Basically the way this looked to me is that Columbus is a very nice well-done tool to look at individual plates and analyze them using some cell classification written in their own tool that depends on pipeline pilot.

They depend on OMERO to keep track of their data. Metadata on images is stored in xml files that are also tracked by OMERO. Since metadata is not kept in a db, they do not support filtering and searches on that, so this is a definite big weakness.

Concering large batch analysis of many plates the presenter gave me the impression that they have not considered that use case yet and do not intend to do so in the near future.

Posted in Updates. No Comments »

SyBIT Tech Day

Today we had a very productive day in Bern. This was the first instance of a ‘tech day‘ where we discussed about very technical aspects of our work. The CISD team has presented in-depth details about how to interact with openBIS, Tomek Pylak even held a hands-on session to code against the public API. It was very informative and gave everyone a much better insight how to set up and use the system.

In the afternoon we had a very engaged discussion about the usage of workflows in our context. The Biozentrum team has shown their concept for automating screening analysis in the iBRAIN2 project, and Jacques Rougemont has given very detailed insights about the work they do at the BBCF and VitalIT for deep sequencing.

Posted in Updates. No Comments »

Meeting with the SIB Education Board

Ela and I also had a meeting with members of the SIB education board, Marc Robinson-Rechavi, Patricia Palagi and Frederique Lisacek. They have shown us what the SIB has organized until now. They have several pages where the education activities in Bioinformatics in all of Switzerland are easily accessible:

There are basically three levels of courses: the regular Masters classes (per semester), PhD courses (semester or summerschools) and courses for further education which can be just a couple of days or a week.

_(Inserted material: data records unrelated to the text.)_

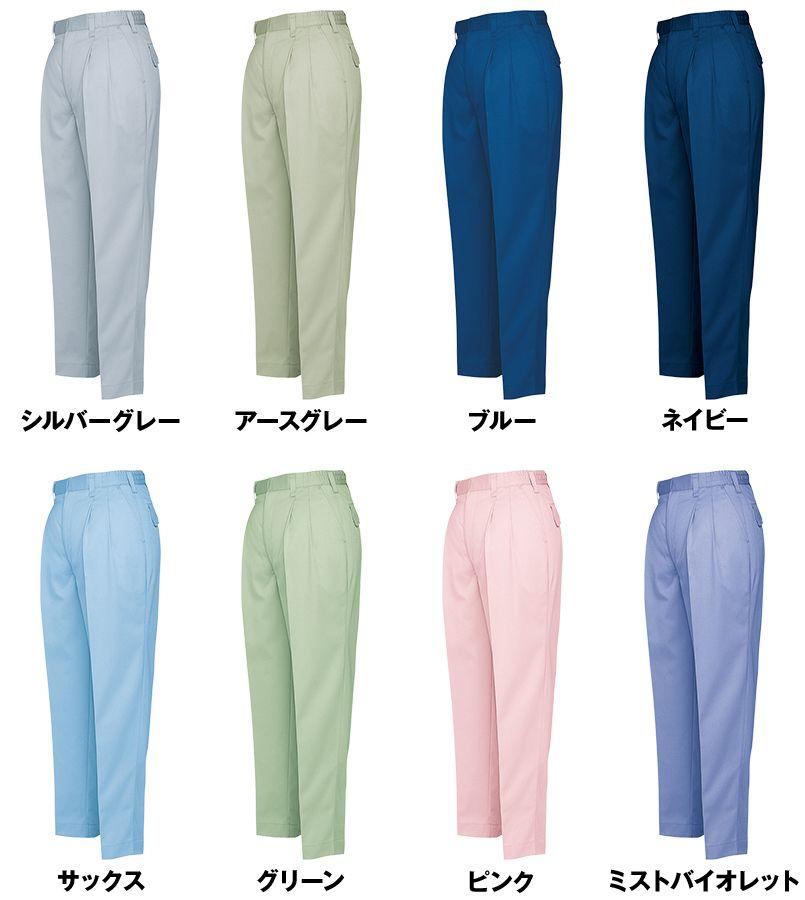 AZ6323 アイトス ムービンカット レディース パンツ(2タック)(女性用) 色展開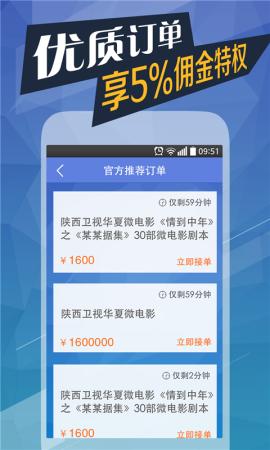 qiangdanbao1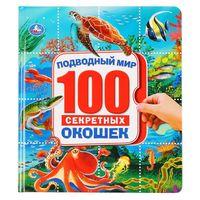 Подводный мир. Энциклопедия. 100 секретных окошек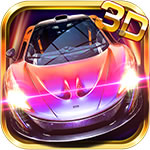 3D狂野飞车2:极速前进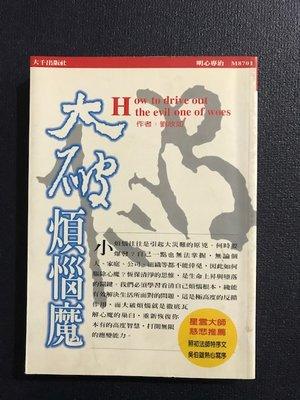 九禾二手書 大破煩惱魔/作者 劉欣如/大千出版社 201015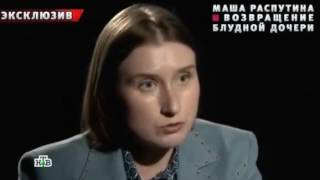 Новые русские сенсации   Маша Распутина  Возвращение блудной дочери online video cutter com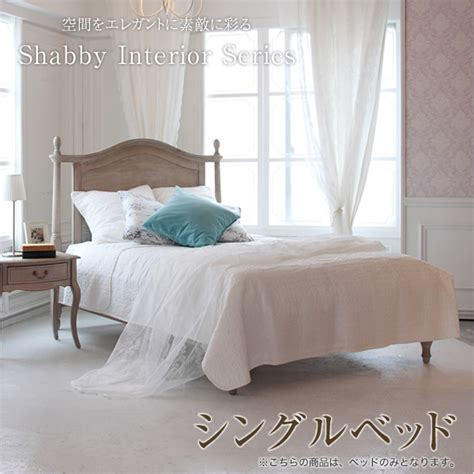 shabby chic single bed frame best99 rakuten global market single bed antique shabby chic interior beds bed frame only gray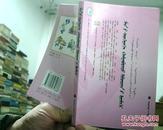 身边的传染病故事----预防传染病卫生科普知识   蒙文版  2006年1版1印11000册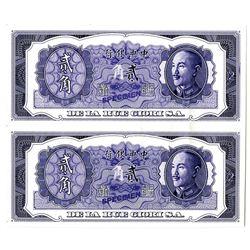 Central Bank of China - De La Rue Giori S.A. 1946 (ca.1970-80s) Reprint Uncut Proof Ad Note Pair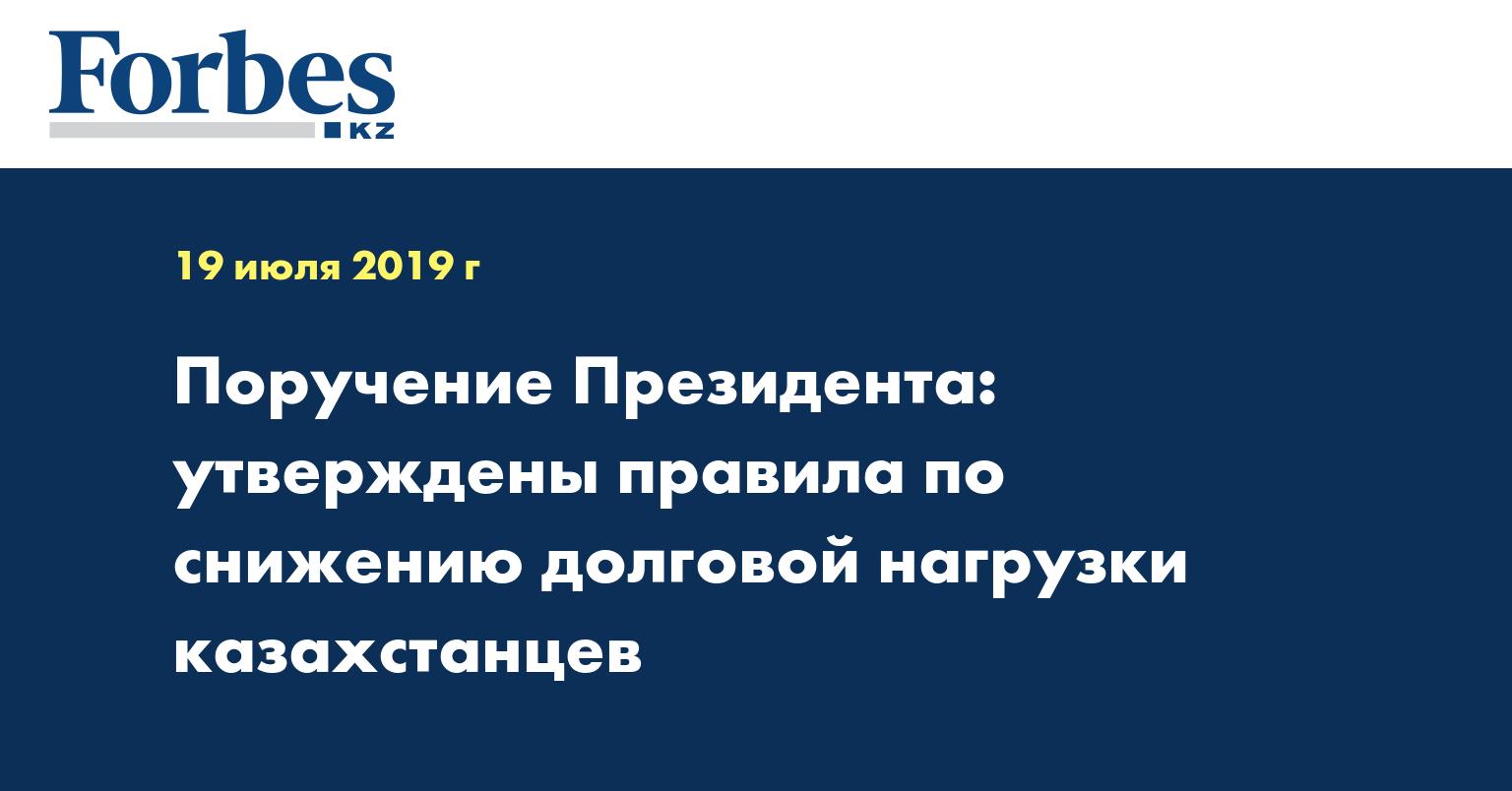 Поручение Президента: утверждены правила по снижению долговой нагрузки казахстанцев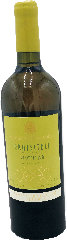 ルカツィテリ クヴェヴリ(世界遺産ワイン)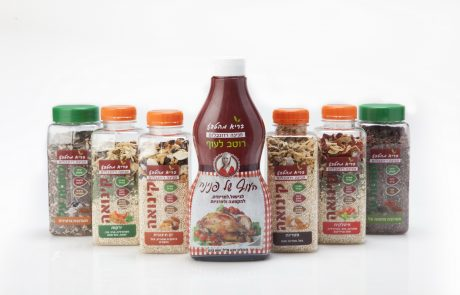 "<span class=""entry-title-primary"">פנינה רוזנבלום משיקה מוצרים מבוססי מזון טבעי</span> <span class=""entry-subtitle"">סדרת ""בריאות מהטבע"" מציגה חדשנות מוצרית</span>"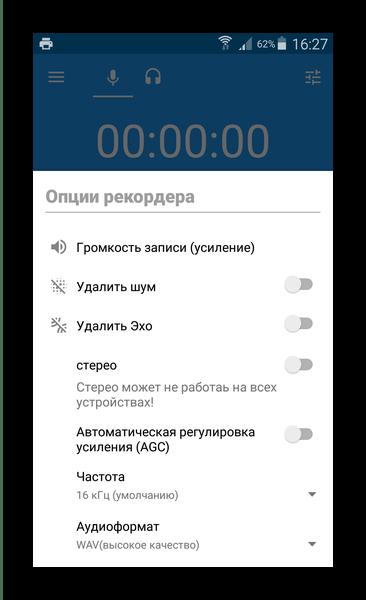 Опции приложения Диктофон (AC SmartStudio)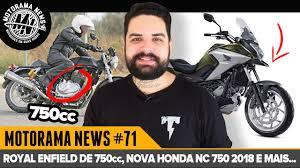 2018 honda 750.  2018 royal enfield de 750cc nova honda nc 750 2018 e mais with honda
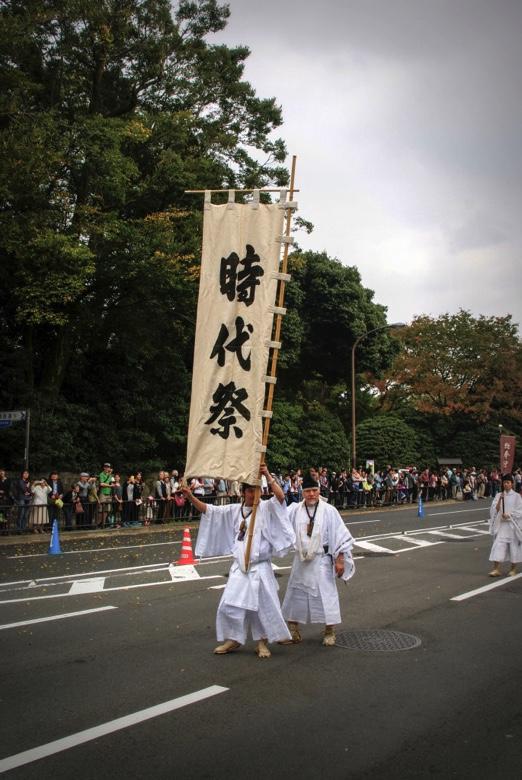 Jidai matsuri1
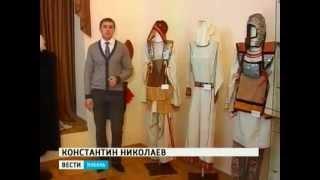 Выставка «История одежды - история народа»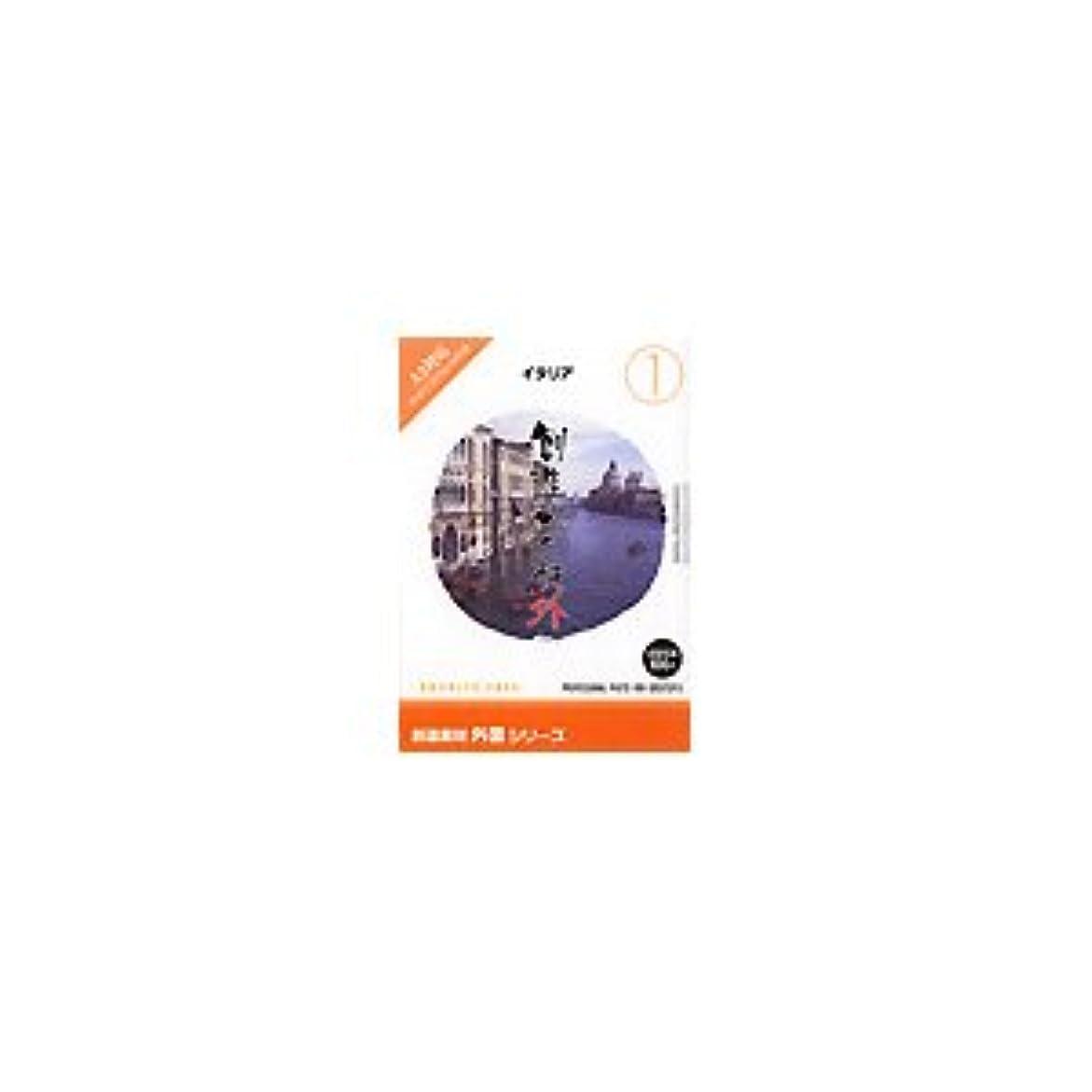 バーチャル構造的カラス写真素材 創造素材 外国シリーズ (1) イタリア ds-68253
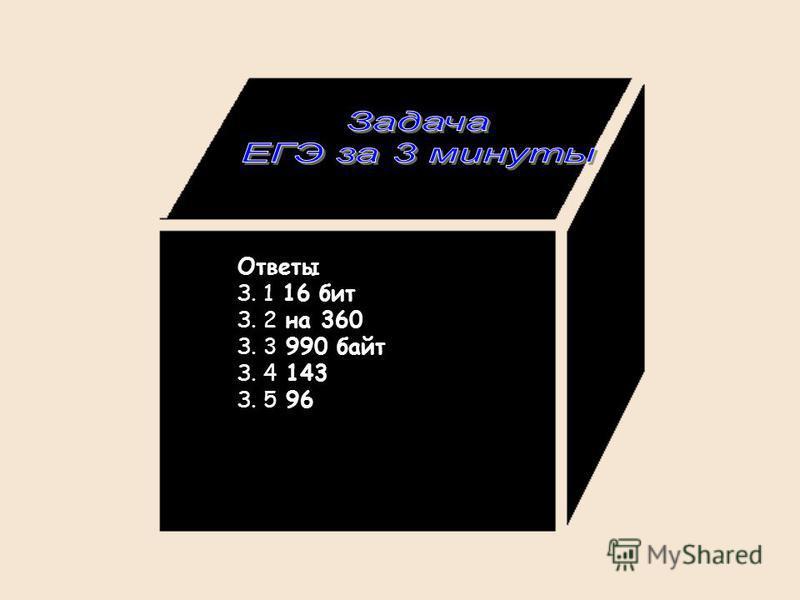 Ответы З.1 16 бит З. 2 на 360 З. 3 990 байт З. 4 143 З. 5 96 Ответы З. 1 16 бит З. 2 на 360 З. 3 990 байт З. 4 143 З. 5 96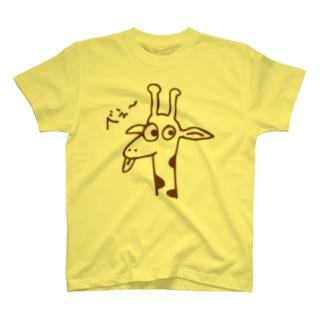 きりんさんが好きです... T-shirts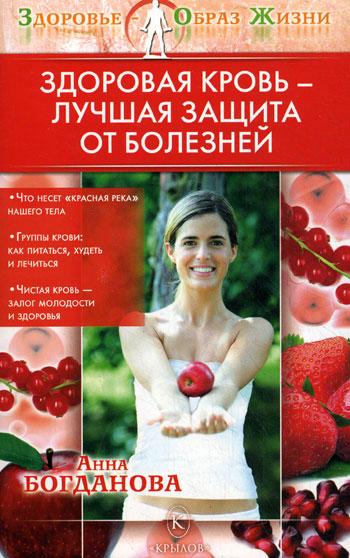 Здоровая кровь - лучшая защита от болезней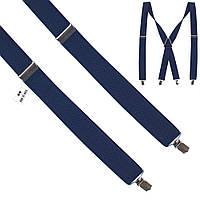 Подтяжки Bow Tie House темно-синие длинные 3.5 см X-образные - металлическая серединка  08987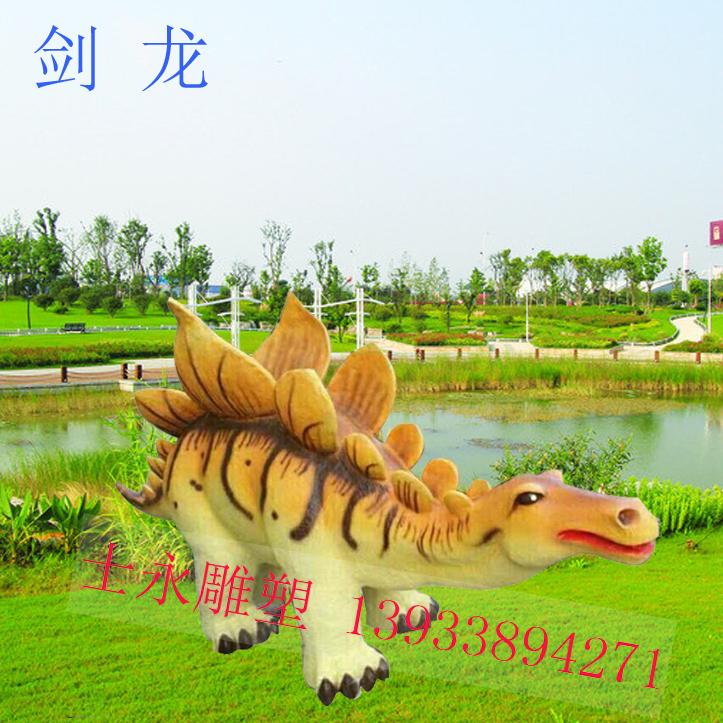 士永雕塑厂供应园林雕塑玻璃钢动物雕塑摆件大型仿真恐龙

The agreement was that for Bioinformatics we (SyBIT and SystemsX.ch in general) simply attach ourselves to these pages, ie. if we plan courses we will advertise them here or if someone asks for courses we direct them there as well. We are going to actively suggest to our partners to do the same.

We will keep close contact to exchange information about education needs, and I offered our help to disseminate information about these pages in Zurich and Basel, or also prepare and create courses should some need arise that we could address.

Posted in Updates. No Comments »

SyBIT Presentation, Lausanne

Today I had a presentation in Lausanne for Sebastian Maerkl’s group (DynamiX project). It was the same kind of presentation as in Bern earlier the same week, describing what SyBIT is about and what we are doing. Jacques Rougemont was also there and most of his group, as well as Ela.

Sebastian gave us a tour of his lab after the talk and explained how their data acquisition and analysis works. They have a very similar data management challenge as the screening community, producing large numbers of images and videos that need to be analyzed using image analysis methods. They have their own cluster in the laboratory for the analysis. We will look at possibilities to help them with the metadata management in a followup meeting next week.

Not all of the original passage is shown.